La crise actuelle emprunte ses propres voies. L’expansion économique la plus longue va-t-elle être suivie par la récession la plus forte, mais aussi la plus courte? Les planches à billets qui tournent actuellement à plein régime préparent-elles le terrain pour l’inflation des prochaines années? Ou incitent-elles les investisseurs à opérer d’importants remaniements, délaissant les obligations au profit des actions? Voilà de grandes questions qui se posent dans ces temps troublés. Nous étudions les perspectives boursières pour la période qui suivra la pandémie de COVID-19 et vous informons des décisions les plus récentes prises par le Comité de placement du Credit Suisse.

1. La nécessité est la mère de l’invention: une ascension rapide après la chute?

Les expansions économiques et les hausses des marchés ne meurent pas de vieillesse, mais elles sont régulièrement les victimes de la récession, de l’inflation ou de l’euphorie, comme nous l’avons déjà écrit à de nombreuses reprises.

Dans sa représentation des «Cavaliers de l’Apocalypse», Albrecht Dürer (1471-1528) fait notamment allusion à trois grands fléaux de l’humanité: la guerre, le renchérissement (inflation et famine) et la maladie. Or il y a là comme un air de «déjà vu» cette année. En effet, à l’instar de son cavalier montant un pâle destrier, la pandémie de coronavirus a causé, à l’échelle planétaire, une situation d’urgence, une récession et la fin de la plus longue hausse boursière de l’histoire récente.

Le coût économique du «confinement» mondial
a mis un terme brutal à la hausse.

La période de prospérité économique et boursière a débuté en mars 2009, à l’issue de la grande crise financière. Or, elle a pris fin de manière brusque onze ans plus tard, en mars 2020. Et ce, malgré le fait que ni l’économie ni les marchés boursiers ne semblaient las de la vieillesse. Mais le coût économique du «confinement» mondial a mis un terme brutal à la hausse. L’effondrement inédit en cinquante ans de l’indice «Boom-Bust» (prix des matières premières par rapport au nombre de nouveaux chômeurs) explique pourquoi cette crise ne suit aucun schéma prédéfini et pourquoi l’expansion la plus longue pourrait être suivie par la récession la plus courte.

À présent, le sort de l’économie est en grande partie entre les mains des responsables politiques. Le président américain Ronald Reagan avait déclaré à l’époque que les neuf mots les plus effrayants de la langue anglaise étaient les suivants: «I’m from the Government, and I’m here to help» (je fais partie du gouvernement et je suis ici pour aider). J’espère qu’il se trompait. En effet, que cela nous plaise ou non, nous dépendons tous aujourd’hui, sur le plan économique et à des degrés divers, de l’aboutissement des programmes d’aide gouvernementaux.

Après tout, il y a davantage d’arguments en faveur de leur succès et d’une reprise rapide qu’en leur défaveur. Premièrement, les gouvernements et les banques centrales de tous les pays industrialisés n’ont jamais pris autant de mesures de façon aussi rapide et synchronisée pour soutenir leurs économies respectives. Deuxièmement, les liquidités dont ces acteurs ont besoin pour atteindre leur but n’ont jamais été aussi bon marché. Troisièmement, la plupart des récessions antérieures ont été prolongées par des crises du crédit qui se chevauchaient. Aujourd’hui, la volonté politique et la performance du secteur financier atténuent ces risques de crédit. Quatrièmement, si la crise actuelle provoque une paralysie, elle favorise aussi une accélération: de nombreux entrepreneurs à qui j’ai parlé ces derniers jours ont fait état d’une avancée en matière d’innovations qui nécessite normalement plusieurs années. La crise est-elle un accélérateur de croissance ou d’innovation? C’est le cas pour certains grands secteurs comme les soins de santé et d’autres branches de services, car le besoin urgent d’une thérapie de choc stimule fortement l’imagination.

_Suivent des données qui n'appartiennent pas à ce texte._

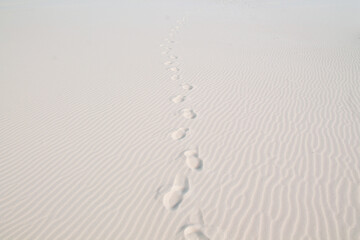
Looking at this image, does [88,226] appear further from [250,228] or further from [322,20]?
[322,20]

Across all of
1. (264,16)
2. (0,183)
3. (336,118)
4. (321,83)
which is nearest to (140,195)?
(0,183)

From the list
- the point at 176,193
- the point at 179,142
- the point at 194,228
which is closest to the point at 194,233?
the point at 194,228

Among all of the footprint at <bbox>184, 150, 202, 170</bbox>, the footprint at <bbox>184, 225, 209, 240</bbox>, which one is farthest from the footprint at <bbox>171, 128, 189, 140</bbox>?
the footprint at <bbox>184, 225, 209, 240</bbox>

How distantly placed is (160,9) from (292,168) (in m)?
16.2

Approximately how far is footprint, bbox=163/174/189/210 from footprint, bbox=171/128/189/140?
3.01 feet

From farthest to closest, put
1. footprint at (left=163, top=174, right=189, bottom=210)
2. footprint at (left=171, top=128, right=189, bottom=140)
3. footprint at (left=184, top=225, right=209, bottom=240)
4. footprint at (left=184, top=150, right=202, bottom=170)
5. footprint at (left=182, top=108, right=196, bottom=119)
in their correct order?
1. footprint at (left=182, top=108, right=196, bottom=119)
2. footprint at (left=171, top=128, right=189, bottom=140)
3. footprint at (left=184, top=150, right=202, bottom=170)
4. footprint at (left=163, top=174, right=189, bottom=210)
5. footprint at (left=184, top=225, right=209, bottom=240)

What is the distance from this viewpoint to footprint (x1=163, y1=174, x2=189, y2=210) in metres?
2.97

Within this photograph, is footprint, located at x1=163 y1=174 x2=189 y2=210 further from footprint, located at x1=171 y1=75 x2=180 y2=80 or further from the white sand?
footprint, located at x1=171 y1=75 x2=180 y2=80

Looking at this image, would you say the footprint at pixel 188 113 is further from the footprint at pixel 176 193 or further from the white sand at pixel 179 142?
the footprint at pixel 176 193

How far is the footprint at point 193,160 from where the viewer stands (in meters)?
3.54

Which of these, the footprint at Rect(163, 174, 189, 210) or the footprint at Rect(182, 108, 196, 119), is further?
the footprint at Rect(182, 108, 196, 119)

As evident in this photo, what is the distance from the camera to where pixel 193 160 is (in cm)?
366

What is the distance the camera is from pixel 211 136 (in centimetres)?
417

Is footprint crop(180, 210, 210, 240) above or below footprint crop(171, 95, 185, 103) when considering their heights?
below
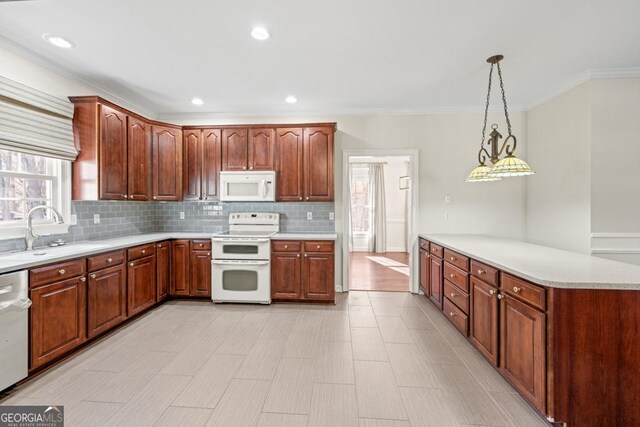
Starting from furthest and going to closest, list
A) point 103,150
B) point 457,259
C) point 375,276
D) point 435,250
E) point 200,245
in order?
point 375,276 → point 200,245 → point 435,250 → point 103,150 → point 457,259

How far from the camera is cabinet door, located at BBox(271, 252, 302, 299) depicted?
12.5 feet

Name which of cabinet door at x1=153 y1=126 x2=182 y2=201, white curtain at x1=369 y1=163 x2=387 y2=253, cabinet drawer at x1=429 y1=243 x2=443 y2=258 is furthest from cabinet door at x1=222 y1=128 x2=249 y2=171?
white curtain at x1=369 y1=163 x2=387 y2=253

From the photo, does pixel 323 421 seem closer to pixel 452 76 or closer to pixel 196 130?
pixel 452 76

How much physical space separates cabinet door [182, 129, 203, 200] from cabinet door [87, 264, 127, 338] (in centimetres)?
143

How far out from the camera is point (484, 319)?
2.39 m

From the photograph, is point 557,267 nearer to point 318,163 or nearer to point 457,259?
point 457,259

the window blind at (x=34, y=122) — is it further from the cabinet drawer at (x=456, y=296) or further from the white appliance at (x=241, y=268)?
the cabinet drawer at (x=456, y=296)

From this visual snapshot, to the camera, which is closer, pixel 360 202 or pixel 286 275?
pixel 286 275

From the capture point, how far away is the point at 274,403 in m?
1.92

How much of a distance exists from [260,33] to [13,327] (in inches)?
109

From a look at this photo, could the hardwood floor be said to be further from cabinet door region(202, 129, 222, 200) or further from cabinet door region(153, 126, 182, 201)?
cabinet door region(153, 126, 182, 201)

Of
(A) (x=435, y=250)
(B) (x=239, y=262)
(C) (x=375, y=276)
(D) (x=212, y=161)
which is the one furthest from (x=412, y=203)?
(D) (x=212, y=161)

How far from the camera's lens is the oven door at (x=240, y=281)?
3.74 m

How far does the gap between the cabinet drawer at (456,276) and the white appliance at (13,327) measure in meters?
3.51
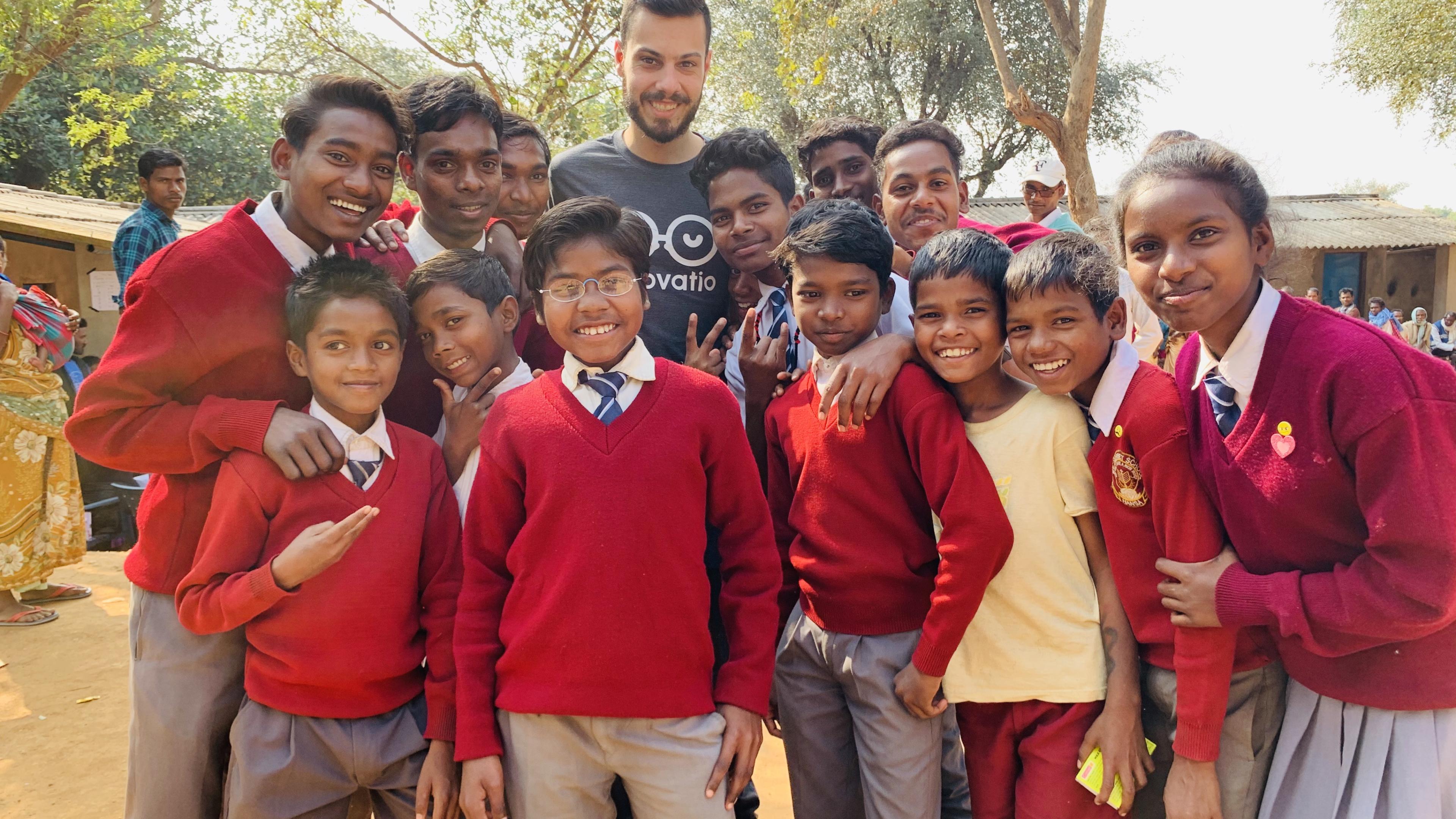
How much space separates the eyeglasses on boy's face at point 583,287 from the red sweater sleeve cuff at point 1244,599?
143cm

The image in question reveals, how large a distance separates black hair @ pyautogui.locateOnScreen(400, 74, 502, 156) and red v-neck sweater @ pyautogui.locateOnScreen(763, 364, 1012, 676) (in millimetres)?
1400

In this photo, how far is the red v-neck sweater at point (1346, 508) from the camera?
5.30ft

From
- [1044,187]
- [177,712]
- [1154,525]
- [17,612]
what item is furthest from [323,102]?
[17,612]

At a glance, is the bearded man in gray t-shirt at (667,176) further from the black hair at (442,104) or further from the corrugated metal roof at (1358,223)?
the corrugated metal roof at (1358,223)

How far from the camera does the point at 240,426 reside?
1988mm

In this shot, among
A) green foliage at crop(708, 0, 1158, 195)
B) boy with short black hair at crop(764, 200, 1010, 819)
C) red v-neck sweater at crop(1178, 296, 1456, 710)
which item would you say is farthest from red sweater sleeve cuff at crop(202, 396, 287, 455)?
green foliage at crop(708, 0, 1158, 195)

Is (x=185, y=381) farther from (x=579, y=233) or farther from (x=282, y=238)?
(x=579, y=233)

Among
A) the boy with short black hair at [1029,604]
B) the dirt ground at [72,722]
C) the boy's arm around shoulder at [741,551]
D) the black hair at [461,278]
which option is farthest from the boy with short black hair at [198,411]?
the dirt ground at [72,722]

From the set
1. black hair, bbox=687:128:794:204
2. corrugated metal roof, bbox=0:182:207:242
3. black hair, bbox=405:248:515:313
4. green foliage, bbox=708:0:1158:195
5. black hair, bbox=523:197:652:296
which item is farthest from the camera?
green foliage, bbox=708:0:1158:195

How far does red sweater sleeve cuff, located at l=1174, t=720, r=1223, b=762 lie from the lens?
1.83 m

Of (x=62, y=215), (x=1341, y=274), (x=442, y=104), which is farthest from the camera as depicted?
(x=1341, y=274)

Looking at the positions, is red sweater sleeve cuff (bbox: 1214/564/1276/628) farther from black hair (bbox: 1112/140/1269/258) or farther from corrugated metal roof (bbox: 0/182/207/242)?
corrugated metal roof (bbox: 0/182/207/242)

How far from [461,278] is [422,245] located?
1.44 ft

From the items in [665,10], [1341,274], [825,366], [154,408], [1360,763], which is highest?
[665,10]
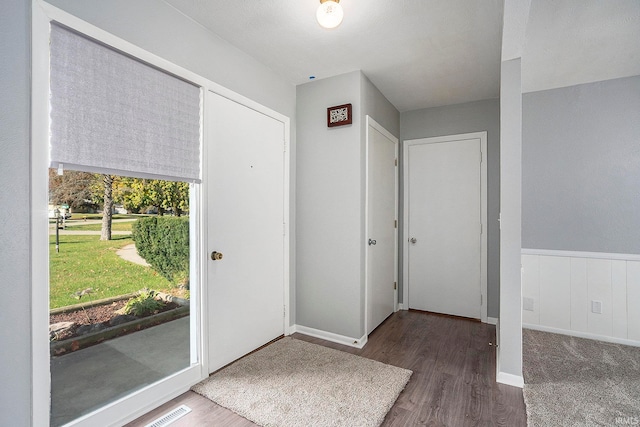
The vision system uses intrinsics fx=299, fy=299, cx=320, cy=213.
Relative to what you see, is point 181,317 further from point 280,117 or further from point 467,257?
point 467,257

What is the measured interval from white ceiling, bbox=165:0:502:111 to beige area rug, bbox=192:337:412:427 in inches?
100

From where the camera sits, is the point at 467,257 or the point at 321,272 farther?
the point at 467,257

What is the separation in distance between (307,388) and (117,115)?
2.09m

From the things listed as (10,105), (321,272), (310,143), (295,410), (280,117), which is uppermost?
(280,117)

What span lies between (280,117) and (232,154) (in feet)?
2.48

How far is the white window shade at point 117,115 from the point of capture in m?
1.48

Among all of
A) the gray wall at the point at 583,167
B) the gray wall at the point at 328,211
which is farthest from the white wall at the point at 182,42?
the gray wall at the point at 583,167

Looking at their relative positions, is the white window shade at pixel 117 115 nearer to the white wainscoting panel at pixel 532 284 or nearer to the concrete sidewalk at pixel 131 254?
the concrete sidewalk at pixel 131 254

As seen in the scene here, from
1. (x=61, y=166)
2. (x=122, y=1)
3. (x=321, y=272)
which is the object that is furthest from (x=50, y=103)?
(x=321, y=272)

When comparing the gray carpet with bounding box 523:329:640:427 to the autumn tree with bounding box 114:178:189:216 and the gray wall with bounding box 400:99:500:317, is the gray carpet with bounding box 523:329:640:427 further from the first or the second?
the autumn tree with bounding box 114:178:189:216

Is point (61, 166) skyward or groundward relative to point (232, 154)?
groundward

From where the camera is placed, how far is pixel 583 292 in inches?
118

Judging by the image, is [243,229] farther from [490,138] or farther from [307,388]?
[490,138]

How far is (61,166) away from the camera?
1471 millimetres
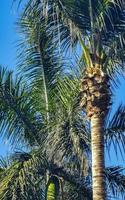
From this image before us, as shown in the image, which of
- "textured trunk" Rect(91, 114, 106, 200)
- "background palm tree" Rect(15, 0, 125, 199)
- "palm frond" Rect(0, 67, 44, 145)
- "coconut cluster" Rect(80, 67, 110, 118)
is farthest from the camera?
"palm frond" Rect(0, 67, 44, 145)

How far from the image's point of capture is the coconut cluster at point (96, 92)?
13.0 m

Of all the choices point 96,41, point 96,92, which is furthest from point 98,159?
point 96,41

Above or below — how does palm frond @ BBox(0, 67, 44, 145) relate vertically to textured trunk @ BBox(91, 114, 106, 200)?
above

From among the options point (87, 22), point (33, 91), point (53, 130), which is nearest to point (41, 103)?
point (33, 91)

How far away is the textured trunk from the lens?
486 inches

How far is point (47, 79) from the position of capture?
17828 millimetres

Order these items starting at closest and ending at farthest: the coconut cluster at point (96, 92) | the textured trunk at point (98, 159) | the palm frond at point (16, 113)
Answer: the textured trunk at point (98, 159) → the coconut cluster at point (96, 92) → the palm frond at point (16, 113)

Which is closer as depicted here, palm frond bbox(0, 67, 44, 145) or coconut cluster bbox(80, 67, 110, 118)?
coconut cluster bbox(80, 67, 110, 118)

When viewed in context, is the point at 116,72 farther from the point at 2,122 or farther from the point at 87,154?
the point at 2,122

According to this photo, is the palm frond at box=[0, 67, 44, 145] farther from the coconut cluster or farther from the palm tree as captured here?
the coconut cluster

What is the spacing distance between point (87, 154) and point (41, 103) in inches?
96.5

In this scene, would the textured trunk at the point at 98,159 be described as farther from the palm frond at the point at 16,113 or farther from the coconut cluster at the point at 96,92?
the palm frond at the point at 16,113

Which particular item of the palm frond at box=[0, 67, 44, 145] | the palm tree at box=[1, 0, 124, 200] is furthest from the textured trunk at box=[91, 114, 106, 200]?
the palm frond at box=[0, 67, 44, 145]

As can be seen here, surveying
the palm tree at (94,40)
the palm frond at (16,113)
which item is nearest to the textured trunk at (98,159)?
A: the palm tree at (94,40)
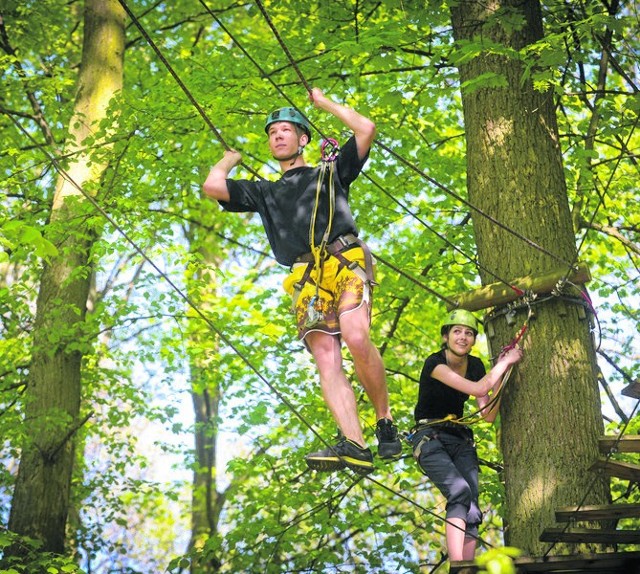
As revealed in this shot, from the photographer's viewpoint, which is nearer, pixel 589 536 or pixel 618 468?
pixel 589 536

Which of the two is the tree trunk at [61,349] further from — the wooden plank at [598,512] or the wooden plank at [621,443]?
the wooden plank at [598,512]

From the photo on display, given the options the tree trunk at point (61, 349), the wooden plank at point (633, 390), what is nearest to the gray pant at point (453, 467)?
the wooden plank at point (633, 390)

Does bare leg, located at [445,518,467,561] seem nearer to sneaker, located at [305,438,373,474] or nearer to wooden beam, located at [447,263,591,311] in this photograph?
sneaker, located at [305,438,373,474]

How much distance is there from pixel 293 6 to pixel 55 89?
2.49m

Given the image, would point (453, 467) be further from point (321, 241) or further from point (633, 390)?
point (321, 241)

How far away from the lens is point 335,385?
4.56 meters

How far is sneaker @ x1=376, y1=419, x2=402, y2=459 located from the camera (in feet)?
14.8

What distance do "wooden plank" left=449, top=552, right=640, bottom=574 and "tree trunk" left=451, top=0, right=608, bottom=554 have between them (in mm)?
270

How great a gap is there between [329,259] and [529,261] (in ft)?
4.77

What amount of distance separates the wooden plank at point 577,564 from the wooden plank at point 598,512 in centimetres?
18

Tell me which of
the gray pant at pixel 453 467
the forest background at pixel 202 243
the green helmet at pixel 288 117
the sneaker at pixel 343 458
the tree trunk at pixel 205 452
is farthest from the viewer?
the tree trunk at pixel 205 452

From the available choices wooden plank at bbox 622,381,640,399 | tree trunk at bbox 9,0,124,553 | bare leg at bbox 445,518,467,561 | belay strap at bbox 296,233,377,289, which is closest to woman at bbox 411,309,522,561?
bare leg at bbox 445,518,467,561

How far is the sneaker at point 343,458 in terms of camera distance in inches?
172

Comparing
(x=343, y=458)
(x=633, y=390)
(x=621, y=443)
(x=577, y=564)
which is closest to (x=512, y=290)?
(x=633, y=390)
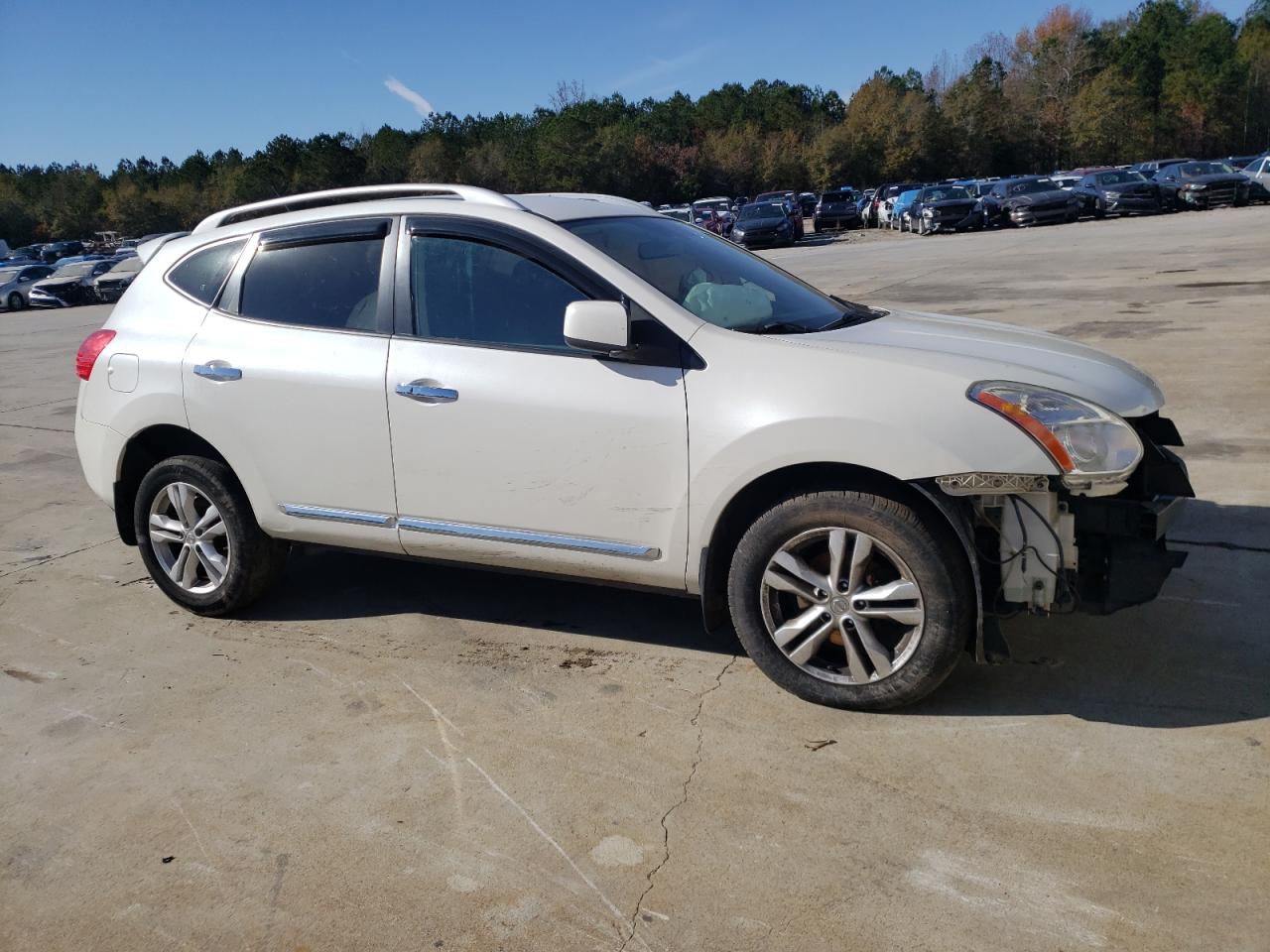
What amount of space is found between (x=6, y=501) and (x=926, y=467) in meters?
6.72

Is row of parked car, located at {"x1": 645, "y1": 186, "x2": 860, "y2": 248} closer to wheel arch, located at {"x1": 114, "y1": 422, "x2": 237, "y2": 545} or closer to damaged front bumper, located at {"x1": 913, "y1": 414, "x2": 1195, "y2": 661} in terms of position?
wheel arch, located at {"x1": 114, "y1": 422, "x2": 237, "y2": 545}

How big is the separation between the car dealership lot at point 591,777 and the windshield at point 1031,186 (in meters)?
33.9

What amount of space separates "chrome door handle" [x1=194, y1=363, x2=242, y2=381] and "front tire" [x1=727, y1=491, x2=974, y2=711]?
7.60 feet

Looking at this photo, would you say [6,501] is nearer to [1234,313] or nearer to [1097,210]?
[1234,313]

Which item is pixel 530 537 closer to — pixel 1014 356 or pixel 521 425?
pixel 521 425

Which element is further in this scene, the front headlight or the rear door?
the rear door

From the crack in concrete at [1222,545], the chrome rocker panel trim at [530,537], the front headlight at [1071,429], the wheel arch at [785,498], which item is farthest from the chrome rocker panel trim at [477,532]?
the crack in concrete at [1222,545]

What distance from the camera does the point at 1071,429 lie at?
3.51 metres

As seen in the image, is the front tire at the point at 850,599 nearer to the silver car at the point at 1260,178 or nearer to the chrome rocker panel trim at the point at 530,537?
the chrome rocker panel trim at the point at 530,537

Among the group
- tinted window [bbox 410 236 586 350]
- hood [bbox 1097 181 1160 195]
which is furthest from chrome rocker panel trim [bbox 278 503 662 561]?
hood [bbox 1097 181 1160 195]

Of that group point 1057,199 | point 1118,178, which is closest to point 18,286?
point 1057,199

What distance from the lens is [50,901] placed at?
9.95 feet

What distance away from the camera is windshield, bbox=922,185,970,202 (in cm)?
3759

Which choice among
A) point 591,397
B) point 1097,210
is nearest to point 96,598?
point 591,397
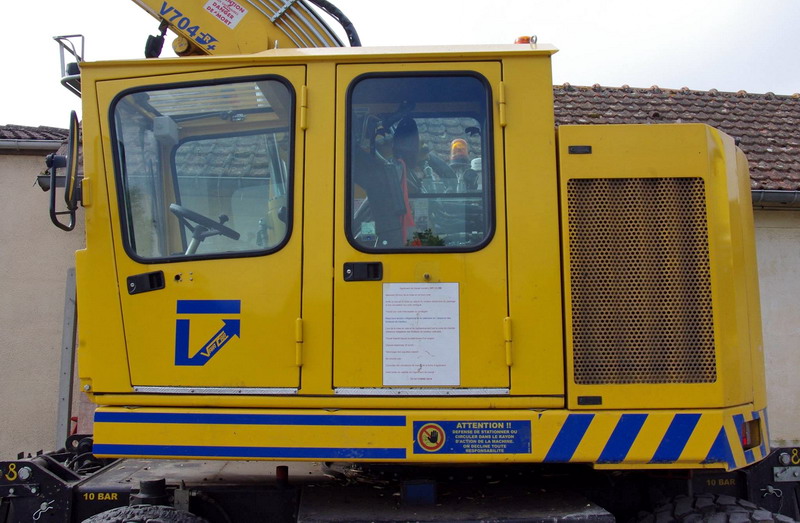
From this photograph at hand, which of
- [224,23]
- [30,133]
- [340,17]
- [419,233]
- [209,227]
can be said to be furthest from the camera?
[30,133]

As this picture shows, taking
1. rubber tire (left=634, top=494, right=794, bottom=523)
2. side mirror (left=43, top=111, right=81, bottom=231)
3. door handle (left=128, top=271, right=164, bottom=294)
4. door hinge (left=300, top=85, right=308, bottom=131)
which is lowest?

Lorsque des entreprises cessent leur activité,
des nouveautés font généralement leur apparition.

En fait, en dehors de la loi des conséquences inattendues, il y a peu de raisons de croire que la conjoncture ne parviendra pas à se redresser après la crise. Beaucoup de choses vont changer, sans aucun doute, notamment les rapports de propriété, les chaînes de création de valeur, le comportement des consommateurs et les mesures de protection dans le domaine de la santé publique. Mais tous ces changements ne signifient pas que l’économie tombera nécessairement dans un profond trou noir. Après la crise, le risque une évolution latérale des finances ne devrait pas être la règle mais l’exception. Les personnes et les entreprises sont créatives, flexibles et adaptables. La grande disponibilité persistante des capitaux et la diminution relativement faible de leurs réserves pendant la période de confinement rendent cette récession très particulière, et probablement très éphémère également. Lorsque des entreprises cessent leur activité, des nouveautés font généralement leur apparition. C’est ce que Joseph A. Schumpeter entend par «destruction créatrice», qui décrit le processus observé dans les économies de marché ouvertes selon lequel des cycles macroéconomiques disparaissent tandis que d’autres émergent.

2. Les flots de liquidités font peur: facteurs s’opposant quand même à l’inflation

TOUTEFOIS, le spectre de l’inflation ne réapparaît-il pas avec le flot vertigineux de liquidités? Voilà une question bien compréhensible qui nous est souvent posée. Mais cette crainte semble infondée. Une analyse à court et à long terme donne des éléments de réponse.

À court terme

La crise causera avant tout une chose: une offre excédentaire de biens, de services et de main-d’oeuvre. Lorsque le confinement sera levé, il y aura trop de tout, à l’exception peut-être de certains produits médicaux tels que les masques faciaux ou les désinfectants. Les concessionnaires automobiles devront vendre des stocks importants à prix réduit. Les vêtements d’été seront soldés avant même que le commerce normal ait pu redémarrer. Les hôtels, les restaurants, les prestataires de services touristiques et les compagnies aériennes feront de la publicité pour des offres bradées afin de renouer avec leurs taux d’activité antérieurs. Sur le marché du travail, la demande sera à nouveau supérieure à l’offre. Les surfaces de bureau se retrouveront en concurrence avec le Home Office. Les citernes débordantes de pétrole et les couvertures de prix avantageuses mises en place par les États et les compagnies aériennes exerceront une pression sur les cours de l’or noir pour le reste de l’année. Tous ces facteurs entraîneront une baisse des prix à court terme, non une hausse, et cette récession ne fera pas exception aux précédentes.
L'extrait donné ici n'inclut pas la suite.